LES LAZARETS D'IRUN ET DE FONTARRABIE EN GUIPUSCOA AU PAYS BASQUE EN OCTOBRE 1884 (première partie)


LES LAZARETS EN GUIPUSCOA EN 1884.


A la fin des années 1900, le choléra sévit en Espagne et des deux côtés de la frontière, pour éviter la propagation de cette maladie mortelle, sont mis en place des lazarets, c'est-à-dire des établissements où s'effectue un contrôle sanitaire.



urun hendayantes
IRUN VUE D'HENDAYE
PAYS BASQUE D'ANTAN

Voici ce que raconta la presse dans plusieurs journaux :


  • La Petite Gironde, dans son édition du 1 octobre 1884 :

"Notre correspondant particulier nous écrit de Hendaye, 28 septembre : 


Tenant à ce que les lecteurs de la Gironde et de la Petite Gironde puissent savoir la vérité vraie sur le confort des lazarets d’Irun et de Fontarabie, après les lettres contradictoires qui ont paru à ce sujet, je me suis transporté à Hendaye.
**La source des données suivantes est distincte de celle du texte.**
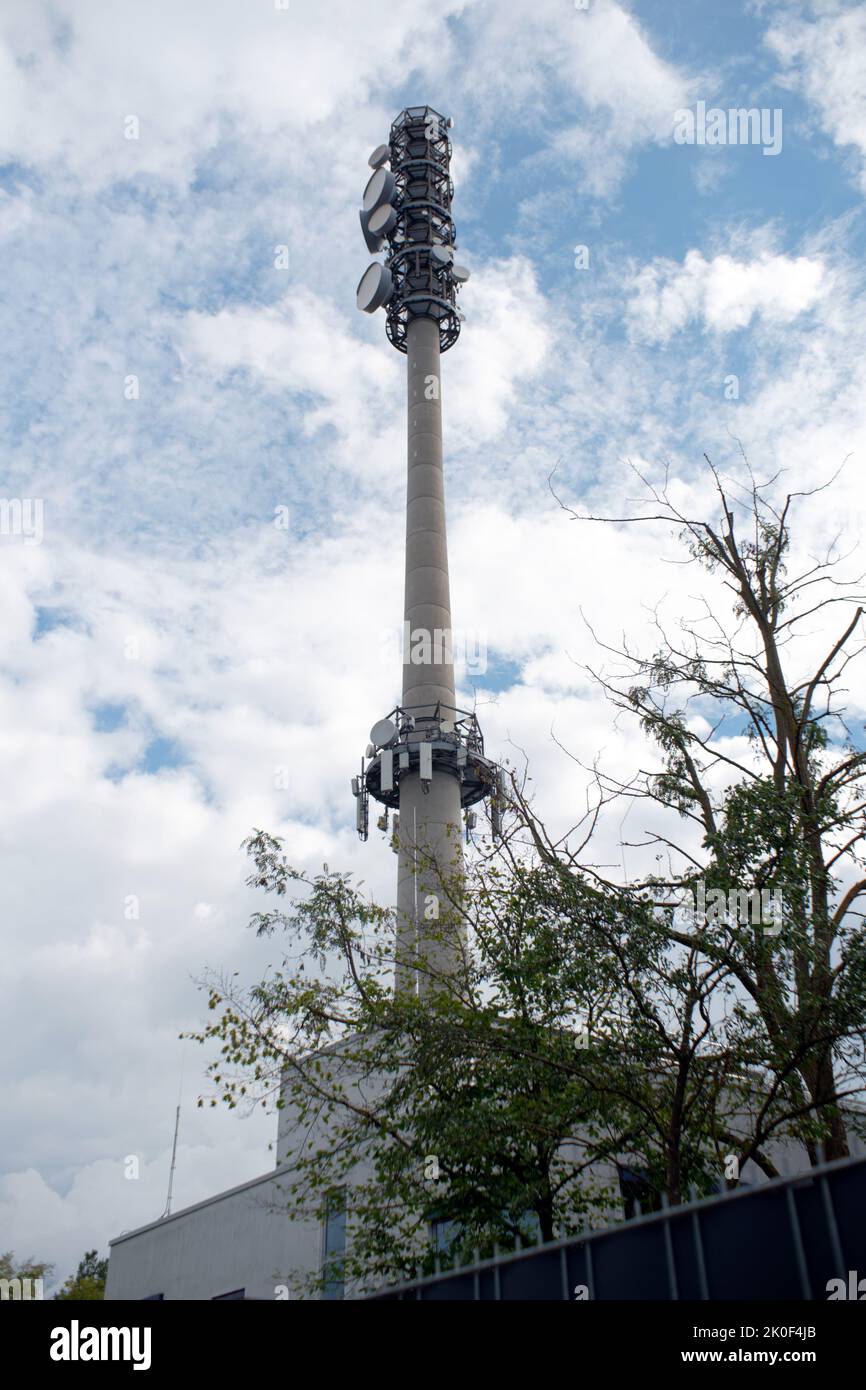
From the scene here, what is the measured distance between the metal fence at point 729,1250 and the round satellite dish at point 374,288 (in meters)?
47.4

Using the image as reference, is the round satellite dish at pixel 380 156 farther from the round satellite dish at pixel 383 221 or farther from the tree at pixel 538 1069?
the tree at pixel 538 1069

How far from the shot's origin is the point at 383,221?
51.6 meters

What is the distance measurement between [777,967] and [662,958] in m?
1.47

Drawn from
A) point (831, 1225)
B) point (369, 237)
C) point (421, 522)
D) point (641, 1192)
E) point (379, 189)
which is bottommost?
point (831, 1225)

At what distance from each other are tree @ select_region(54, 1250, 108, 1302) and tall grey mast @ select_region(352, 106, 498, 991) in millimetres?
30829

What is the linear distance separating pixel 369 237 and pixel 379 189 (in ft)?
7.24

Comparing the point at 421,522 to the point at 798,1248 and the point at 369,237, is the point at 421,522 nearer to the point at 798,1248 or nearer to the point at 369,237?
the point at 369,237

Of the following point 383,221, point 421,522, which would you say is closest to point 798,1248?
point 421,522

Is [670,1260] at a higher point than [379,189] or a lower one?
lower

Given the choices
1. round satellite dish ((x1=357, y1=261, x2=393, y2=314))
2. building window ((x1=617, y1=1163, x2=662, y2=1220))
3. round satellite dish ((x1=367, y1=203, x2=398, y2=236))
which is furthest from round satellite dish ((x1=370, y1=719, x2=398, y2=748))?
round satellite dish ((x1=367, y1=203, x2=398, y2=236))

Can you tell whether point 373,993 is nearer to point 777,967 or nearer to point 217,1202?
point 777,967

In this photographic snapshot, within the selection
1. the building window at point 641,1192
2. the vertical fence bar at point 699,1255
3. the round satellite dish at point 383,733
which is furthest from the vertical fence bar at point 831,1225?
the round satellite dish at point 383,733

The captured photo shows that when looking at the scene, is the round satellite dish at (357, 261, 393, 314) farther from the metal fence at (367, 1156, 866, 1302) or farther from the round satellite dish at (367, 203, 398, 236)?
the metal fence at (367, 1156, 866, 1302)

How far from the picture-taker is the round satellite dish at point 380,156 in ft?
178
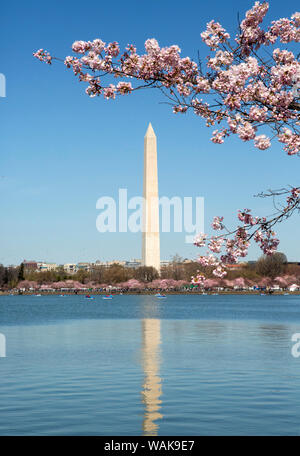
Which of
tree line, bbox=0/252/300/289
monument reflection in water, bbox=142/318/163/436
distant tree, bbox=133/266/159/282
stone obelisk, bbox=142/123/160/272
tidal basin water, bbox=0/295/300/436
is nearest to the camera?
tidal basin water, bbox=0/295/300/436

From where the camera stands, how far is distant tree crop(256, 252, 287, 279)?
15538 centimetres

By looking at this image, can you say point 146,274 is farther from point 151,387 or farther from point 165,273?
point 151,387

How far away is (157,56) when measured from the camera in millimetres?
9320

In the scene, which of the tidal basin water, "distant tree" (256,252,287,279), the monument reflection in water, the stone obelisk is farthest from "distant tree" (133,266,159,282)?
the tidal basin water

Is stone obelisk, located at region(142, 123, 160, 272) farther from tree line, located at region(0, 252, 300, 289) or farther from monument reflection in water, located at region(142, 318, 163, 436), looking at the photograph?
monument reflection in water, located at region(142, 318, 163, 436)

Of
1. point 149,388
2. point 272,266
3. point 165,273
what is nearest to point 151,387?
point 149,388

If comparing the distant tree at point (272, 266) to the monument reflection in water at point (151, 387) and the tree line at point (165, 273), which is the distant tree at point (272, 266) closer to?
the tree line at point (165, 273)

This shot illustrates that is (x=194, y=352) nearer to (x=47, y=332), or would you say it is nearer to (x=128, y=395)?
(x=128, y=395)

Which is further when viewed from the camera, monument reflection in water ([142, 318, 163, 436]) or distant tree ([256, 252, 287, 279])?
distant tree ([256, 252, 287, 279])

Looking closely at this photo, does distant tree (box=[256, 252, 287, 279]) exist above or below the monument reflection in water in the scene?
above

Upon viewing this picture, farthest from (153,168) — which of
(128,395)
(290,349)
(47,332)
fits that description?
(128,395)

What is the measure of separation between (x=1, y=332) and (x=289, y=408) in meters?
29.7

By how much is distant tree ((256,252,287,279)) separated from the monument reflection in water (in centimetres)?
12324
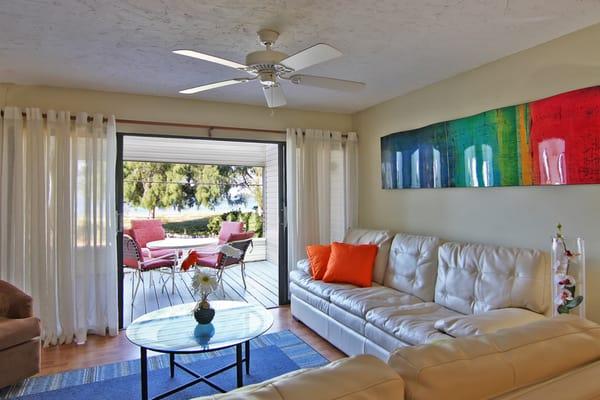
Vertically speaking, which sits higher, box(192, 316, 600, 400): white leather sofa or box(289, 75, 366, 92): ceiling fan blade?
box(289, 75, 366, 92): ceiling fan blade

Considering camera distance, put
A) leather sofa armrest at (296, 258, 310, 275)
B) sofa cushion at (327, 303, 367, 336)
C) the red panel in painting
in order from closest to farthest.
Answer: the red panel in painting
sofa cushion at (327, 303, 367, 336)
leather sofa armrest at (296, 258, 310, 275)

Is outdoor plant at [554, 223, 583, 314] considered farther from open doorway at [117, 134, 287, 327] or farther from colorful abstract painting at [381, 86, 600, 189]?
open doorway at [117, 134, 287, 327]

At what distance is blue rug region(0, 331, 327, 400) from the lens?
250 cm

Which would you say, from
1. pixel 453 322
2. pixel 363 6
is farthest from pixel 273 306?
pixel 363 6

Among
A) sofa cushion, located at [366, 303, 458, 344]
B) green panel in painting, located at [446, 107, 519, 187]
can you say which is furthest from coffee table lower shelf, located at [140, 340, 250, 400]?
green panel in painting, located at [446, 107, 519, 187]

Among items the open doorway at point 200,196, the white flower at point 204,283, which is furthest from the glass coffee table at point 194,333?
the open doorway at point 200,196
J'ai eu des conférences avec une collection de bateliers, d'aubergistes, de douaniers, etc., etc., desquelles il résulte ce qui suit : 


pais vasco antes
CARABINIERS DOUANE FONTARRABIE
PAYS BASQUE D'ANTAN

Il y a six lazarets ; celui de la Lonza, tout au bord de la Bidassoa, à gauche avant d’entrer à Fontarabie. On y est remarquablement mal. Endroit humide, nourriture épouvantable. Il y a ensuite le lazaret de la Plata baza, qui servait d'écuries à M. Dupressoir, l’ancien directeur du Casino. Ceux qui font leur quarantaine à la Lonza ou à Plata baza ont tout intérêt à sortir lorsqu’il pleut; il fait plus mauvais temps dedans que dehors. 


Le troisième lazaret de Fontarabie est installé à l'ancien Casino. On y est très bien; on respire les émanations des eucalyptus du parc mêlées a celles de l'Océan et les microbes les plus résistants ne sauraient y vivre. La cuisine est faite par M. Tellechea, d'Irun, et ne laisse rien à désirer. Chacun de ces trois lazarets contient de 35 à 40 personnes. 


fuenterrabia antes
CASINO MIRAMAR FONTARRABIE
PAYS BASQUE D'ANTAN

Pour ce qui concerne les lazarets d'Irun, le plus important, qui contient cent personnes, est situé dans les bâtiments de la future Douane. 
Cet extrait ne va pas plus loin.